Everyone from visual artists to major news media has launched grievances against generative AI, and most of the claims hinge on the idea of “fair use.” Stanford defines fair use as “any copying of copyrighted material done for a limited and “transformative” purpose, such as to comment upon, criticize, or parody a copyrighted work. Such uses can be done without permission from the copyright owner. In other words, fair use is a defense against a claim of copyright infringement.”
When you listen to a podcast and they play a clip of a movie or a song before discussing it, that is a clear-cut example of acceptable “fair use.” As the Washington Post points out, generative AI exists in a strange, liminal space: “Broadly speaking, copyright law distinguishes between ripping off someone else’s work verbatim — which is generally illegal — and ‘remixing’ or putting it to a new, creative use. What is confounding about AI systems, said James Grimmelmann, a professor of digital and information law at Cornell University, is that in this case they seem to be doing both.”
While the courts determine whether using news sites’ content to train AI chatbots is considered fair use, some organizations take a different approach.
An alternative to litigation: agreements between publishers and AI developers
Not all publishers have elected to fight the AI bots.

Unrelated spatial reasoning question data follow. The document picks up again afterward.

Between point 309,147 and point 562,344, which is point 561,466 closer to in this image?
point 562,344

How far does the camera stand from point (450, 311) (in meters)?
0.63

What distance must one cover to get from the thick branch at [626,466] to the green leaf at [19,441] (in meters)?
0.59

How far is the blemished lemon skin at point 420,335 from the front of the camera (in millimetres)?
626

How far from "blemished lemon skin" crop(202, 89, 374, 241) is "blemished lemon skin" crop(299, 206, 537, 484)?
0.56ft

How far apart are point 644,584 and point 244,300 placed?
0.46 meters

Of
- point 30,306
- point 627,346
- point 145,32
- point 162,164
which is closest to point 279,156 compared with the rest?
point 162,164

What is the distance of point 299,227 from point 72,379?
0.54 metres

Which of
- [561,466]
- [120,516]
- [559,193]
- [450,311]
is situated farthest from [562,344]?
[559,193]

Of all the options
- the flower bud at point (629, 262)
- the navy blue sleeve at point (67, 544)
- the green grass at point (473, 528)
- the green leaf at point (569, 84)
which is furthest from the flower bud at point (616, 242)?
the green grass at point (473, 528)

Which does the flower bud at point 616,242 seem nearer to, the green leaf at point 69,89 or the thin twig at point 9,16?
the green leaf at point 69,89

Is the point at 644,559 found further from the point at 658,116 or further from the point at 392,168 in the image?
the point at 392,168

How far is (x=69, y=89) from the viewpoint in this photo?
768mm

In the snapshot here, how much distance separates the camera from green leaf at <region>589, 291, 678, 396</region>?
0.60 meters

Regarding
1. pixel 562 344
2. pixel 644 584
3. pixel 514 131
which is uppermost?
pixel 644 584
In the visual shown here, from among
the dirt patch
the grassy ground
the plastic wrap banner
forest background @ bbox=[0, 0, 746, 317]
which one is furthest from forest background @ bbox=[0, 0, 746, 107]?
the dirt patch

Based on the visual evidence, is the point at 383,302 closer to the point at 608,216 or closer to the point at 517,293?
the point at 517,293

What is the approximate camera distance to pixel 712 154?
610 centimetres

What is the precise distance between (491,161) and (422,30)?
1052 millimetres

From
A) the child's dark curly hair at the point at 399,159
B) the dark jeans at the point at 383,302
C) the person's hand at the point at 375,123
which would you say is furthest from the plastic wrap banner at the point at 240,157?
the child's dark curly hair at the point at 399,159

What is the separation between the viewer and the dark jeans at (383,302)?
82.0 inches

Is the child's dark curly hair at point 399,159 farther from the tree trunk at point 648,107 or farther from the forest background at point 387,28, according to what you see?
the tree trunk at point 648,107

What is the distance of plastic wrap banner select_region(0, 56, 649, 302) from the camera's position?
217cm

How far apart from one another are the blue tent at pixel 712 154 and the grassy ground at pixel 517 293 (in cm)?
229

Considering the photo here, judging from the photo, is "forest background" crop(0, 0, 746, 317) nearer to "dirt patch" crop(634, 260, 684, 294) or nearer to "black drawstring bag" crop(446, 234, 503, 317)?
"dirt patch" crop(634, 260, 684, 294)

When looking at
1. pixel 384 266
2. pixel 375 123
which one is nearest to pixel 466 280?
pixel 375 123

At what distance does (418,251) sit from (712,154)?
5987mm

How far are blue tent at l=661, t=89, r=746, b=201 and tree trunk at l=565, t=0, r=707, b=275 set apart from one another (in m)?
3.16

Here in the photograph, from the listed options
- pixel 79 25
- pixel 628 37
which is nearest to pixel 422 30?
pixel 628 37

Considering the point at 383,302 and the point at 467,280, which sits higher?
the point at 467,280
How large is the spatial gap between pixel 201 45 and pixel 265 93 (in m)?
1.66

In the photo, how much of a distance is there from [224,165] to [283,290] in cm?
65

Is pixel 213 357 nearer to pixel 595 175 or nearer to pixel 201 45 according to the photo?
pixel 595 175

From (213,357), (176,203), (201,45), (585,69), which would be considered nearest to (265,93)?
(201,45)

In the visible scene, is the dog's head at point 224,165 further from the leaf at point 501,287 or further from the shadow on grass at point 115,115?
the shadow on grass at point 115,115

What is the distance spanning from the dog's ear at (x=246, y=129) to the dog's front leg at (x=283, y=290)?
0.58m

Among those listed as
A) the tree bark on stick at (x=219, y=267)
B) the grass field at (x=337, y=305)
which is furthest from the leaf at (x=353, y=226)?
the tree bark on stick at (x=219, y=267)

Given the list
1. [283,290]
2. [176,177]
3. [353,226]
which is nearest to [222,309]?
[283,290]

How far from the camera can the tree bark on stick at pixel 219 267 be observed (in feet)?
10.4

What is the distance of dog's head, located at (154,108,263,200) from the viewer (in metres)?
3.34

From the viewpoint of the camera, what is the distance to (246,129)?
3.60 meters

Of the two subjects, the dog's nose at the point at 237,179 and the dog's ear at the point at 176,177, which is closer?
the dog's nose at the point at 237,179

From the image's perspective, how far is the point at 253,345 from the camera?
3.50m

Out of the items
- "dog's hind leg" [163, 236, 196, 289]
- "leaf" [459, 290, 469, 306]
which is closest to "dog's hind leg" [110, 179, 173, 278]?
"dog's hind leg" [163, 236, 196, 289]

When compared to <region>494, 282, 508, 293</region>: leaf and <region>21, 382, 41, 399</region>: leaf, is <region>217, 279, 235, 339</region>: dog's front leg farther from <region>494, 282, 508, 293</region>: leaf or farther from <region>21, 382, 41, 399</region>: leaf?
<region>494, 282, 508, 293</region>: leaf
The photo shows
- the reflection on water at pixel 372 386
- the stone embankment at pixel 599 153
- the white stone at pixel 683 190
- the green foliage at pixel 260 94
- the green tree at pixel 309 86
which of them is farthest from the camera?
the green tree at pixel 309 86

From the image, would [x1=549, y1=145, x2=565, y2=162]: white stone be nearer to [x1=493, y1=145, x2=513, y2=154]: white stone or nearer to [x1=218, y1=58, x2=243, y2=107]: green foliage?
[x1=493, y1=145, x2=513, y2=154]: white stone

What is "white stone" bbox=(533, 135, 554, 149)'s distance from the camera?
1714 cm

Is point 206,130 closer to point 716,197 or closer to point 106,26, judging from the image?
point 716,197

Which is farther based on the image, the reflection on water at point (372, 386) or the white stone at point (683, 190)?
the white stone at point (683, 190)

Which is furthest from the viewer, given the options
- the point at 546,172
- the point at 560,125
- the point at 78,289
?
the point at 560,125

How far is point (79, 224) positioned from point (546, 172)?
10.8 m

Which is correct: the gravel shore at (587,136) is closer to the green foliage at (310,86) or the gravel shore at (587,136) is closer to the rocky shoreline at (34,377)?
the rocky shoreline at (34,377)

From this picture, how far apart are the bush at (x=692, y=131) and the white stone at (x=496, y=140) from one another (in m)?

The New York Times reported, “But after the lawsuit was filed, those companies [OpenAI and Microsoft] noted that they were in discussions with a number of news organizations on using their content — and, in the case of OpenAI, had begun to sign deals.”
For example, The Associated Press (AP) made a deal in July of 2023 to let OpenAI license the AP’s archives of news stories to train ChatGPT.
In May 2024 News Corp signed an agreement with OpenAI to allow ChatGPT to use its content in replying to users "after a certain delay" in a deal said to be worth $250 million over 5 years.
Axel Springer has inked a similar deal with OpenAI. According to Forbes, “ChatGPT will soon summarize news articles from Politico, Business Insider and other Axel Springer-owned publications—and could include content otherwise available only to paid subscribers —in an unprecedented new agreement that could shape the future of journalism’s relationship with artificial intelligence.”
This deal requires ChatGPT to provide attribution and links to full stories — many of which will be behind a paywall. Whether the deal works to promote new traffic and subscriptions remains to be seen. It’s just one of the many unresolved questions facing AI and the news industry.
A legislative solution?
Ultimately, the government will likely have to intervene to decide whether the ability to train AI models is more important than the copyright — and survival — of news organizations. In some locales, governments will likely side with the media — as they have in cases against social media companies — and require AI companies to at least compensate companies for their work.